- **Seção de texto**:
──────

Compliance é a maior arma do setor privado na guerra contra a corrupção


Compliance é a maior arma do setor privado na guerra contra a corrupção


Em entrevista à Integrow, Isabel Franco defendeu a agenda ESG como norte para que as empresas cumpram sua função social, garantindo uma contribuição efetiva à comunidade em que se inserem.

A corrupção é sabidamente um fenômeno que desvia recursos de políticas públicas, inibe investimentos e prejudica o desenvolvimento social dos países. O assunto é velho conhecido entre nós brasileiros e ganhou ampla repercussão nos últimos anos com a Operação Lava Jato.

A legislação brasileira responsabiliza os agentes públicos, as empresas e seus dirigentes por atos de corrupção praticados, sujeitando o infrator a multa administrativa, sanção penal e reparação integral ao dano causado. No âmbito privado, as empresas ainda estão sujeitas às penalidades contratuais, que preveem indenização e vencimento antecipado das obrigações.

Apesar do amplo debate e das medidas previstas em lei, a agenda ainda é rodeada de desafios. Por isso, especialistas no assunto defendem que o combate à corrupção deve ser preventivo, por meio de proposições ativas e engajadas, focadas em difundir a cultura da ética e da integridade. Para tanto, o Compliance – ou programa de integridade – tem se mostrado uma ferramenta assertiva, além de ser prestigiado pela própria Lei Anticorrupção brasileira.

Para aprofundar esse debate, conversamos com Isabel Franco. Mestre em Direito na área de Compliance, a especialista compõe os conselhos do Instituto Não Aceito Corrupção, Bem Querer Mulher, Shift Agentes Transformadores e Instituto Jatobás.

A advogada aponta desafios e tendências em torno do tema na atual conjuntura brasileira e mundial, além de ressaltar a agenda ESG como forte aliada na guerra à corrupção.

Confira a entrevista.

Que desafios atuais você destacaria quando o assunto se relaciona às áreas de Compliance e risco no contexto do ecossistema empresarial?

Isabel Franco: Vivemos tempos difíceis no Brasil e no mundo. Os desafios do combate à corrupção são constantes em todas as partes do planeta, ainda que sejam visíveis os avanços. Foram muitos os progressos no nosso país nos últimos anos, tantos que os contra-ataques também foram reforçados pelas forças que se beneficiam da corrupção, a já alcunhada ‘frente pela impunidade’. Em um momento crítico como este que vivemos, aumenta a responsabilidade daqueles que se empenham nessa guerra. E a maior arma do setor privado nessa luta é o Compliance, sua difusão e implementação da forma mais abrangente possível.

──────

- **Tarefa do exercício 1**: Redigite sem nenhuma alteração o trecho do texto sobre compliance que vai de "Em entrevista à" a "antecipado das obrigações.".
- **Tarefa do exercício 2**: Repita fielmente as linhas dos registros, da linha com "How far is [295,351]" até o fim dos registros, incluindo ambas as extremidades.
O texto sobre compliance e os registros são materiais independentes entre si.

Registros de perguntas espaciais
──────

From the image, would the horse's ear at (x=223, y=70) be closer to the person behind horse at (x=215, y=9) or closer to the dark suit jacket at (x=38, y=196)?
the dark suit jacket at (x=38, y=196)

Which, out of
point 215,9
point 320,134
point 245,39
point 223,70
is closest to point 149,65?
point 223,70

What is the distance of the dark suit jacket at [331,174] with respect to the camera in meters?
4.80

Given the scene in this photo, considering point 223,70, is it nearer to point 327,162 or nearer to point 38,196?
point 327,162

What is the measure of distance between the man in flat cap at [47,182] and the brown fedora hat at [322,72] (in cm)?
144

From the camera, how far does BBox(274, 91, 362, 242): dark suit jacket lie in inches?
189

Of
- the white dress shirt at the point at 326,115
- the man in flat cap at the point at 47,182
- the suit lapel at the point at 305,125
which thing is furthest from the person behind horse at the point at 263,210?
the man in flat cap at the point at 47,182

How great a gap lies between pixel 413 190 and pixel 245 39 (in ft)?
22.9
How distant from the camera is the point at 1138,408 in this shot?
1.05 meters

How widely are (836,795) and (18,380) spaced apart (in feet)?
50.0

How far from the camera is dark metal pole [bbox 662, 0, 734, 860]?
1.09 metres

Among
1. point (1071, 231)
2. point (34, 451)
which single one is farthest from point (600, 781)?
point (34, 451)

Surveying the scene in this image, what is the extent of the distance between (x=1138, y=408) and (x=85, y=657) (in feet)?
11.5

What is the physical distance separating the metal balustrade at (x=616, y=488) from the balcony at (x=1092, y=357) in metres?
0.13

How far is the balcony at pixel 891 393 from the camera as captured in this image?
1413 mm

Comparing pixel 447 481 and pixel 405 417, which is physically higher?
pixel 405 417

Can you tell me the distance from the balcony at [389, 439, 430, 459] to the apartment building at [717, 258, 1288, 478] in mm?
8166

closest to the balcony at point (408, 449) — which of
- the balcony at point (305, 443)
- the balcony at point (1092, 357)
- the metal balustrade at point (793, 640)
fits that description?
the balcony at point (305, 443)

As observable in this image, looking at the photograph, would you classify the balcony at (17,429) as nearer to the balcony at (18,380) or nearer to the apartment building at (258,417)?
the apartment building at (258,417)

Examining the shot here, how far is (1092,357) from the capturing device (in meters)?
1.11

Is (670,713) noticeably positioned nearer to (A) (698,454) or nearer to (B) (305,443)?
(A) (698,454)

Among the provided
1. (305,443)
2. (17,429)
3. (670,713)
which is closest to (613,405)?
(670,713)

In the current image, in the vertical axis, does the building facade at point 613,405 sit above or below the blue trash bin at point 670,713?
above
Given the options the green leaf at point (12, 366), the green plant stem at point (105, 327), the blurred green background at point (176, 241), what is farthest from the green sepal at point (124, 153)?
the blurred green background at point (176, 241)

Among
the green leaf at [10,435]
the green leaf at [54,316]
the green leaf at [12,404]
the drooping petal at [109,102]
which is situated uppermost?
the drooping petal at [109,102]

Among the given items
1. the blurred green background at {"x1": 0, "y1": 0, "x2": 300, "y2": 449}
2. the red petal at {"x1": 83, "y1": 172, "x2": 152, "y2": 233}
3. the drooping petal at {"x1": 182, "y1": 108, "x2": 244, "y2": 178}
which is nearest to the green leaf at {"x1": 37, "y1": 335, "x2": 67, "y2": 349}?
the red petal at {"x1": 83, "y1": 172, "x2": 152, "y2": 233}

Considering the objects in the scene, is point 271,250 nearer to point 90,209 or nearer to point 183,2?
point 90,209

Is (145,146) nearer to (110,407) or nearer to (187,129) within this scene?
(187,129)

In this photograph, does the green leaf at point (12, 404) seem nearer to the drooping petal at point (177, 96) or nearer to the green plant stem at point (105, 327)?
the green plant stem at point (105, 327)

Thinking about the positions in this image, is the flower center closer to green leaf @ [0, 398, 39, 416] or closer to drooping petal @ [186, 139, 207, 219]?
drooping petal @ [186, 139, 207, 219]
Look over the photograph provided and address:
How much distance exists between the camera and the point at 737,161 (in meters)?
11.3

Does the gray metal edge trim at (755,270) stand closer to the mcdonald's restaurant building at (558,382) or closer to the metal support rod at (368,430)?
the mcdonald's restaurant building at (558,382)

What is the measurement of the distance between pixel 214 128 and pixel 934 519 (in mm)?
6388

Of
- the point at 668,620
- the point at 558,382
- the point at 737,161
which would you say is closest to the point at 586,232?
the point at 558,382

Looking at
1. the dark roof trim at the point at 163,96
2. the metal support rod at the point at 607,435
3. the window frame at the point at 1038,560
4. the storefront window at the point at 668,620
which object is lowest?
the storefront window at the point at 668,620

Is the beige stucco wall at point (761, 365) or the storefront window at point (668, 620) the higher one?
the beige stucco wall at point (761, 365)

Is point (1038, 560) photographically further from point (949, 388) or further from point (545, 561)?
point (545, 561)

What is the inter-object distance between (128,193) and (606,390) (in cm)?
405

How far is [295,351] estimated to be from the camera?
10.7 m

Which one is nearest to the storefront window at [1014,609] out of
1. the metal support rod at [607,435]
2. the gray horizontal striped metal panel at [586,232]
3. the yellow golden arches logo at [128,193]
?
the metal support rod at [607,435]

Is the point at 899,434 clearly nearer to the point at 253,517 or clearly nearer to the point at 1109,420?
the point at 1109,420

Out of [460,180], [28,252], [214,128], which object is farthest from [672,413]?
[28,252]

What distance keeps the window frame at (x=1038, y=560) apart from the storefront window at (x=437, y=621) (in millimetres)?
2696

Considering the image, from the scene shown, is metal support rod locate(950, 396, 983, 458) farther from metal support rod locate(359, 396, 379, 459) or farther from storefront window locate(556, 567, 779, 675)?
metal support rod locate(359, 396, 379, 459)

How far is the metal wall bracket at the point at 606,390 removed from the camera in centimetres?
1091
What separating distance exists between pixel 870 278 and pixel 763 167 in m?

──────

- **Solução do problema 1**:
Em entrevista à Integrow, Isabel Franco defendeu a agenda ESG como norte para que as empresas cumpram sua função social, garantindo uma contribuição efetiva à comunidade em que se inserem.

A corrupção é sabidamente um fenômeno que desvia recursos de políticas públicas, inibe investimentos e prejudica o desenvolvimento social dos países. O assunto é velho conhecido entre nós brasileiros e ganhou ampla repercussão nos últimos anos com a Operação Lava Jato.

A legislação brasileira responsabiliza os agentes públicos, as empresas e seus dirigentes por atos de corrupção praticados, sujeitando o infrator a multa administrativa, sanção penal e reparação integral ao dano causado. No âmbito privado, as empresas ainda estão sujeitas às penalidades contratuais, que preveem indenização e vencimento antecipado das obrigações.

- **Solução do problema 2**:
How far is [295,351] estimated to be from the camera?
10.7 m

Which one is nearest to the storefront window at [1014,609] out of
1. the metal support rod at [607,435]
2. the gray horizontal striped metal panel at [586,232]
3. the yellow golden arches logo at [128,193]
?
the metal support rod at [607,435]

Is the point at 899,434 clearly nearer to the point at 253,517 or clearly nearer to the point at 1109,420?
the point at 1109,420

Out of [460,180], [28,252], [214,128], which object is farthest from [672,413]?
[28,252]

What distance keeps the window frame at (x=1038, y=560) apart from the storefront window at (x=437, y=621) (in millimetres)?
2696

Considering the image, from the scene shown, is metal support rod locate(950, 396, 983, 458) farther from metal support rod locate(359, 396, 379, 459) or farther from storefront window locate(556, 567, 779, 675)?
metal support rod locate(359, 396, 379, 459)

How far is the metal wall bracket at the point at 606,390 removed from the camera in centimetres?
1091
What separating distance exists between pixel 870 278 and pixel 763 167 in m?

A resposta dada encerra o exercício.